Task directions – Copy out everything in the iDIFr package description below from "A user-friendly toolkit" down to "ica = TRUE argument.".

Package {iDIFr}


Type: Package
Title: Intersectional Differential Item Functioning Analysis
Version: 1.0.1
Description: A toolkit for detecting Differential Item Functioning (DIF) using Logistic Regression (LR) as described in Swaminathan and Rogers (1990) <doi:10.1111/j.1745-3984.1990.tb00754.x>, the IRT Likelihood Ratio Test (LRT) following Thissen, Steinberg & Wainer (1993, ISBN:0-8058-0972-4), and model-based recursive partitioning (MOB) as implemented in 'strucchange' following Strobl, Kopf and Zeileis (2015) <doi:10.1007/s11336-013-9388-3>. Designed for both standard two-group and intersectional multi-group designs, 'iDIFr' prioritises effect size reporting alongside statistical significance, clear guidance on group construction, and interpretable output suitable for applied testing contexts. Built-in Intersectional Contrast Analysis (ICA) classifies items as amplified, pure-intersection, obscured, or none by comparing single-variable and intersectional analyses.
License: MIT + file LICENSE
Encoding: UTF-8
Depends: R (≥ 4.1.0)
Imports: Rcpp (≥ 1.0.0), generics, parallel, stats, cli, dplyr, ggplot2, rlang, strucchange
LinkingTo: Rcpp
Suggests: testthat (≥ 3.0.0), knitr, rmarkdown, openxlsx
VignetteBuilder: knitr
Config/testthat/edition: 3
URL: https://github.com/thmsrgrs/iDIFr
BugReports: https://github.com/thmsrgrs/iDIFr/issues
Config/roxygen2/version: 8.0.0
NeedsCompilation: yes
Packaged: 2026-06-02 10:59:57 UTC; TMRog
Author: Thomas Rogers [aut, cre]
Maintainer: Thomas Rogers <thomas.rogers@britishcouncil.org>
Repository: CRAN
Date/Publication: 2026-06-08 17:50:06 UTC

iDIFr: Intersectional Differential Item Functioning Analysis in R

Description

A user-friendly toolkit for detecting Differential Item Functioning (DIF) using Logistic Regression (LR), the IRT Likelihood Ratio Test (LRT), and model-based recursive partitioning (MOB). Designed for both standard two-group and intersectional multi-group designs, with built-in Intersectional Contrast Analysis (ICA) via the ica = TRUE argument.

Exercise data –
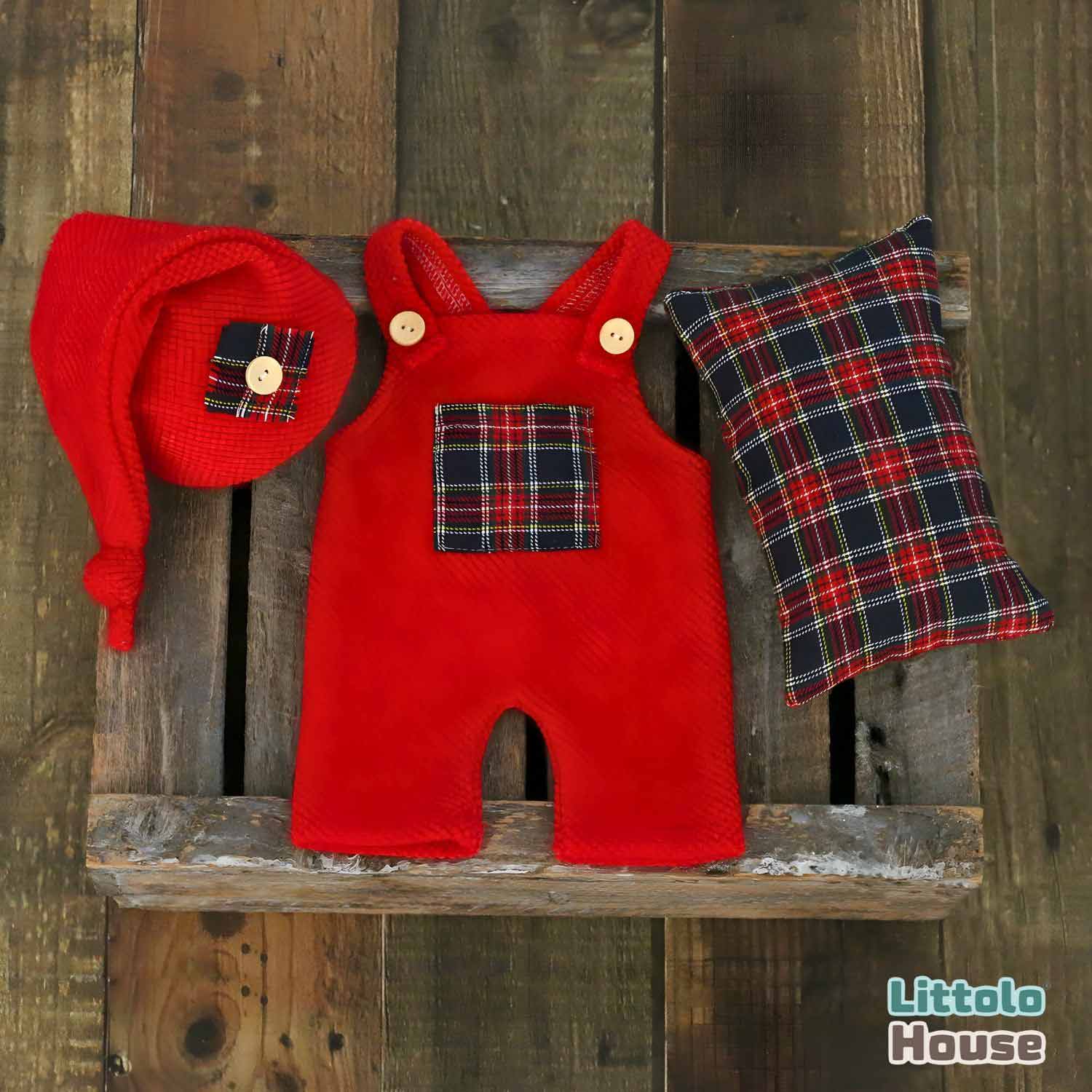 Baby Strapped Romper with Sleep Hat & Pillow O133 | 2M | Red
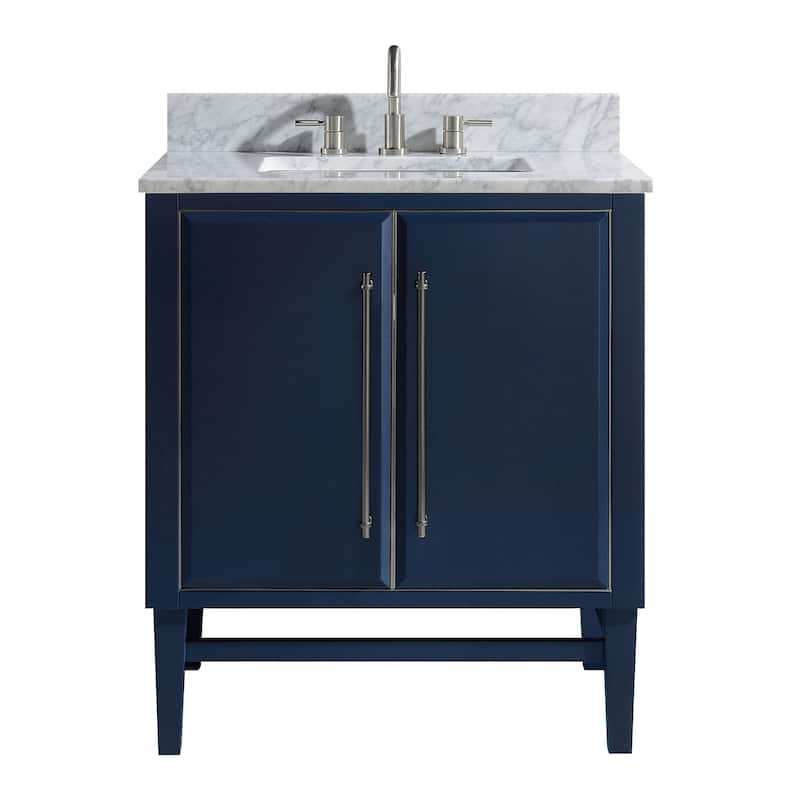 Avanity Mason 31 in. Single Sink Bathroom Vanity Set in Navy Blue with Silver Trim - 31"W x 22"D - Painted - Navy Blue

Answer to this exercise –
A user-friendly toolkit for detecting Differential Item Functioning (DIF) using Logistic Regression (LR), the IRT Likelihood Ratio Test (LRT), and model-based recursive partitioning (MOB). Designed for both standard two-group and intersectional multi-group designs, with built-in Intersectional Contrast Analysis (ICA) via the ica = TRUE argument.